[Captioned web images]
○ ○ ○
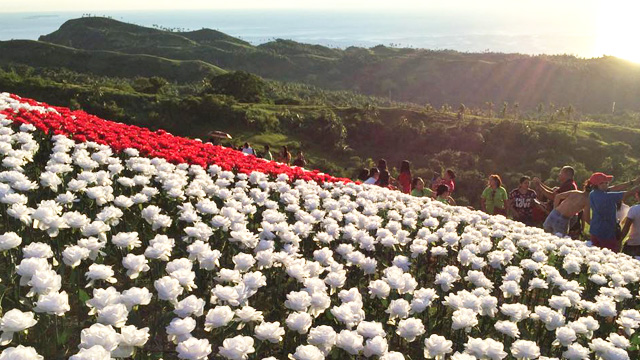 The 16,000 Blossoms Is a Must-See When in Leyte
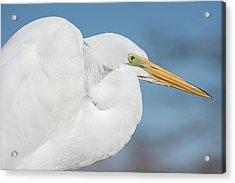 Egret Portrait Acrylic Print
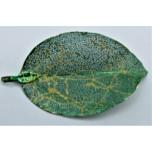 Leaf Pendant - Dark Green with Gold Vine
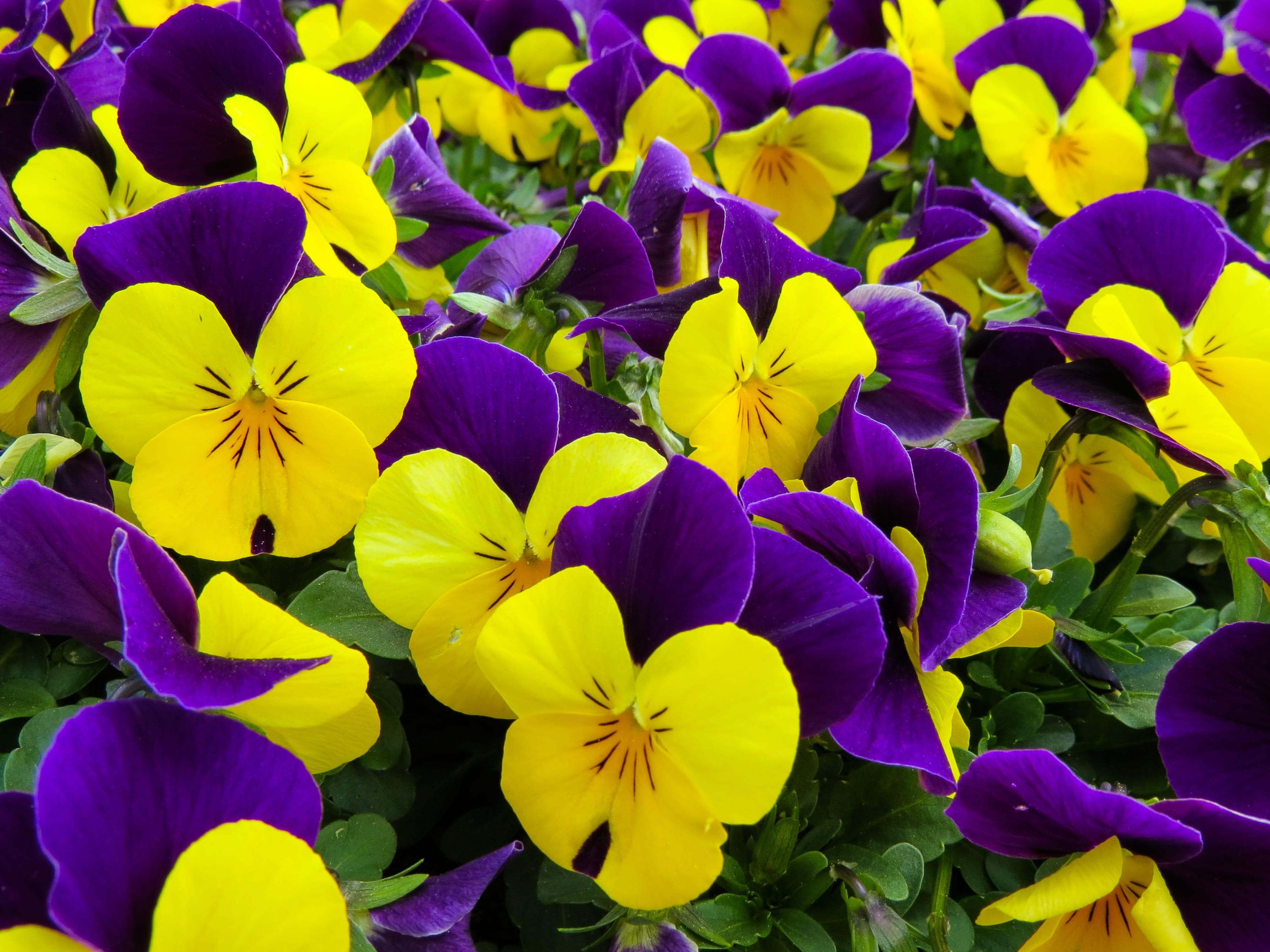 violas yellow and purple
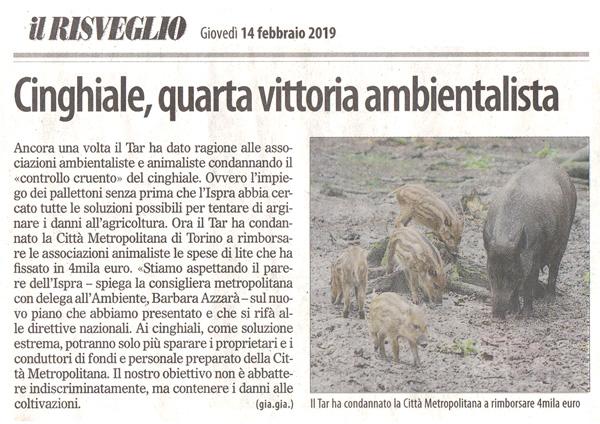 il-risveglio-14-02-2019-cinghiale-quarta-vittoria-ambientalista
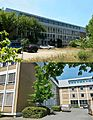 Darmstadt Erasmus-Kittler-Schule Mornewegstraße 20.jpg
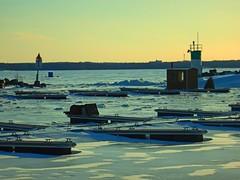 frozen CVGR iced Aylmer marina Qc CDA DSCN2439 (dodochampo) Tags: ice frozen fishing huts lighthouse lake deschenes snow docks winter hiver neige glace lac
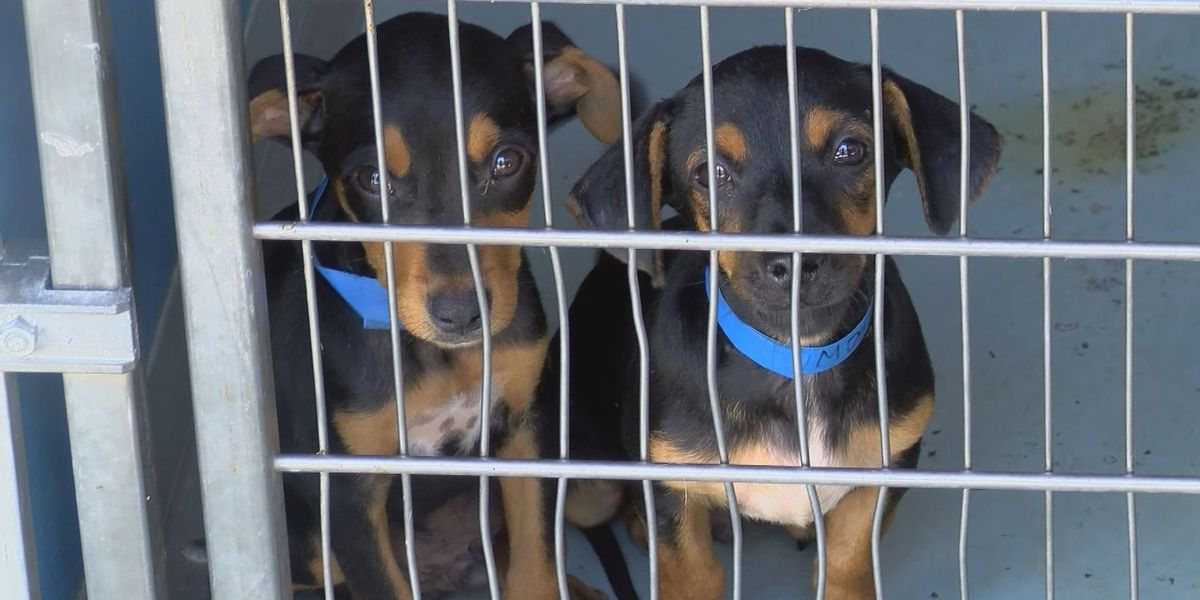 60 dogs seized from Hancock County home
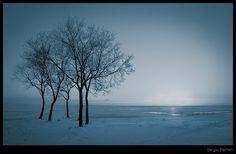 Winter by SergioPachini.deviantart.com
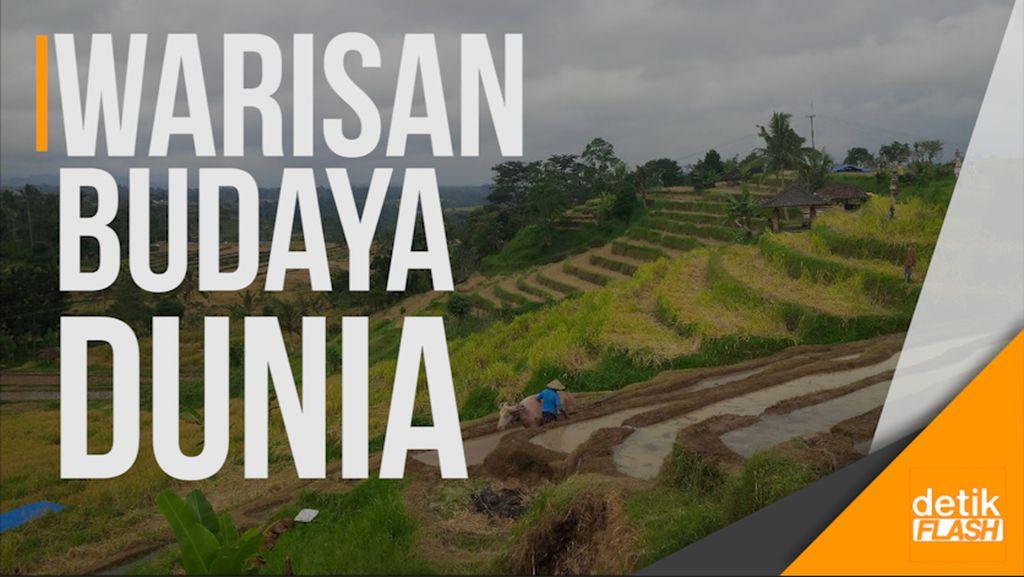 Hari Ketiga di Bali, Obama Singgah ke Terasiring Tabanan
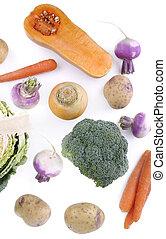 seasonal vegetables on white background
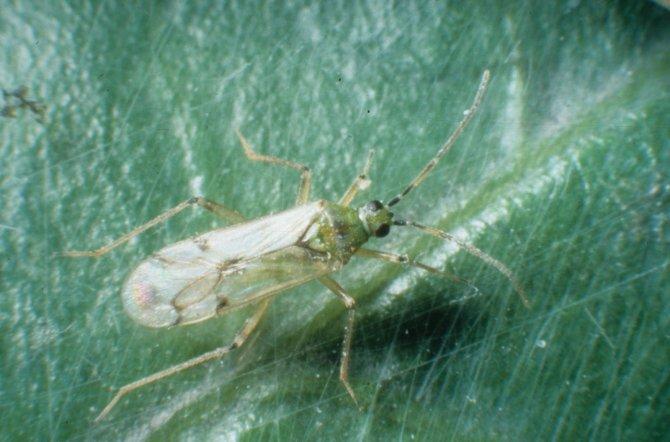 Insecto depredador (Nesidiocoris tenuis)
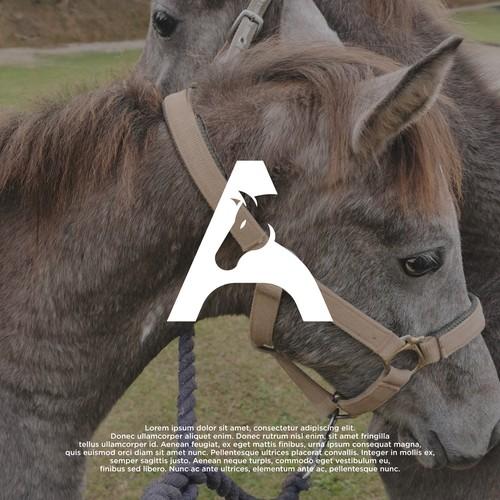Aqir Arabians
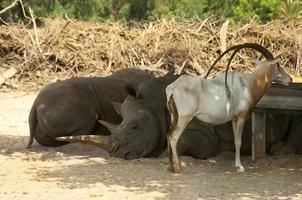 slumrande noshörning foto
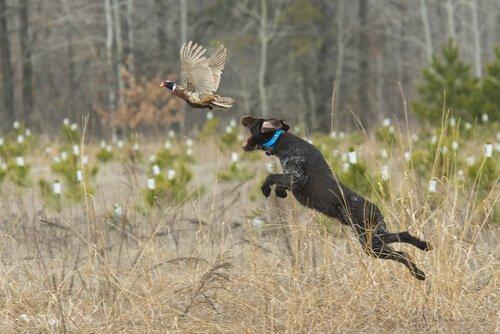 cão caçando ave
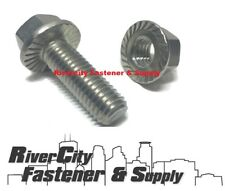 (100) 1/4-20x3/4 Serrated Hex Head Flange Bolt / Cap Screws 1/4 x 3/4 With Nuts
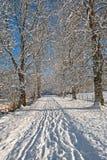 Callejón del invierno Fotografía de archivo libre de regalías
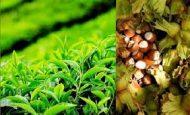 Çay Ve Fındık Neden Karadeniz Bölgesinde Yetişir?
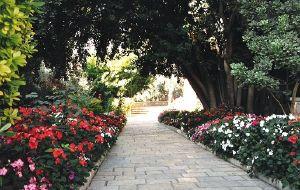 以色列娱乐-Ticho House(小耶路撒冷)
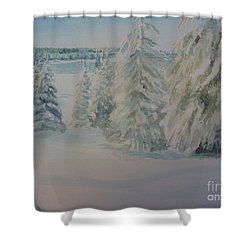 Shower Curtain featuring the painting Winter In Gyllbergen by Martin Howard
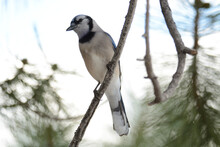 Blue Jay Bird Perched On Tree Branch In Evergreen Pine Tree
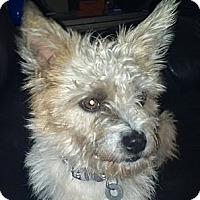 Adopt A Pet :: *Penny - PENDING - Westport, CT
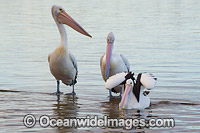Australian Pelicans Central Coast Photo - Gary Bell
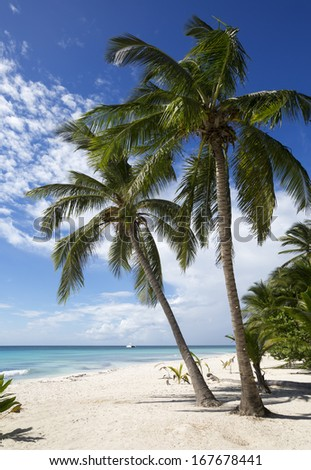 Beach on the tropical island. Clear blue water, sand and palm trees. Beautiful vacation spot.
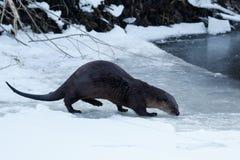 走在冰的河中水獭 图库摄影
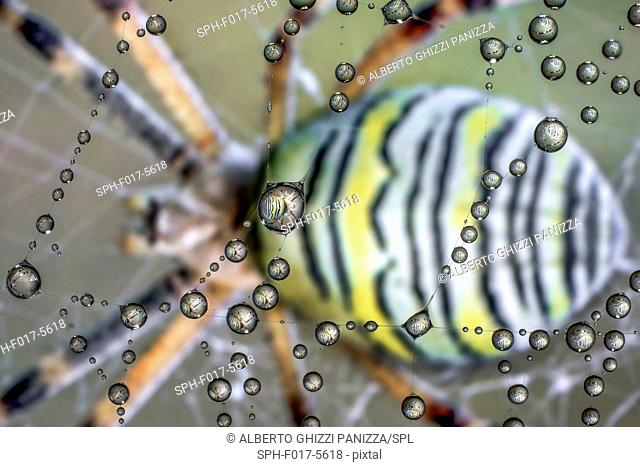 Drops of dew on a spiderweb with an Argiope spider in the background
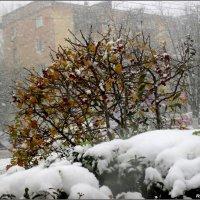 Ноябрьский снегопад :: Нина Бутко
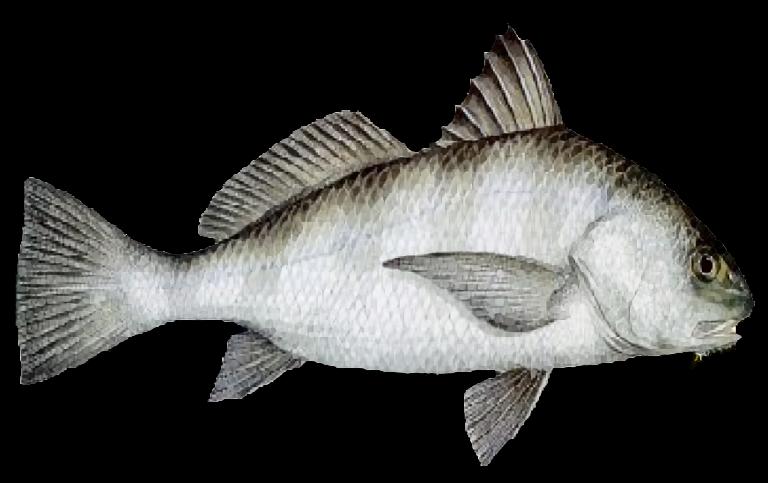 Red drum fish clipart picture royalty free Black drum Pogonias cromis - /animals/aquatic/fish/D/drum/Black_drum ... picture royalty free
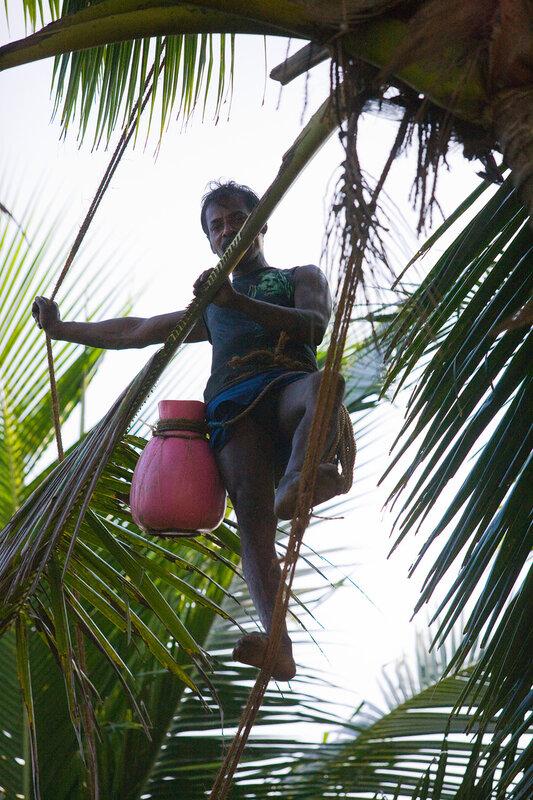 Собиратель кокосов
○ ○ ○
• _Work to complete_
Return every record exactly. Pictures stay out.

• _Output for this task_
 The 16,000 Blossoms Is a Must-See When in Leyte
 Egret Portrait Acrylic Print
 Leaf Pendant - Dark Green with Gold Vine
 violas yellow and purple
 il-risveglio-14-02-2019-cinghiale-quarta-vittoria-ambientalista
 Darmstadt Erasmus-Kittler-Schule Mornewegstraße 20.jpg
 frozen CVGR iced Aylmer marina Qc CDA DSCN2439 (dodochampo) Tags: ice frozen fishing huts lighthouse lake deschenes snow docks winter hiver neige glace lac
 60 dogs seized from Hancock County home
 Winter by SergioPachini.deviantart.com
 Hari Ketiga di Bali, Obama Singgah ke Terasiring Tabanan
 seasonal vegetables on white background
 Insecto depredador (Nesidiocoris tenuis)
Aqir Arabians
 slumrande noshörning foto
 cão caçando ave
 (100) 1/4-20x3/4 Serrated Hex Head Flange Bolt / Cap Screws 1/4 x 3/4 With Nuts
 Callejón del invierno Fotografía de archivo libre de regalías
 Çay Ve Fındık Neden Karadeniz Bölgesinde Yetişir?
 以色列娱乐-Ticho House(小耶路撒冷)
 Shower Curtain featuring the painting Winter In Gyllbergen by Martin Howard
 Blue Jay Bird Perched On Tree Branch In Evergreen Pine Tree
 Adopt A Pet :: *Penny - PENDING - Westport, CT
Australian Pelicans Central Coast Photo - Gary Bell
 Beach on the tropical island. Clear blue water, sand and palm trees. Beautiful vacation spot.
 走在冰的河中水獭 图库摄影
 Drops of dew on a spiderweb with an Argiope spider in the background
 Ноябрьский снегопад :: Нина Бутко
 Red drum fish clipart picture royalty free Black drum Pogonias cromis - /animals/aquatic/fish/D/drum/Black_drum ... picture royalty free
 Собиратель кокосов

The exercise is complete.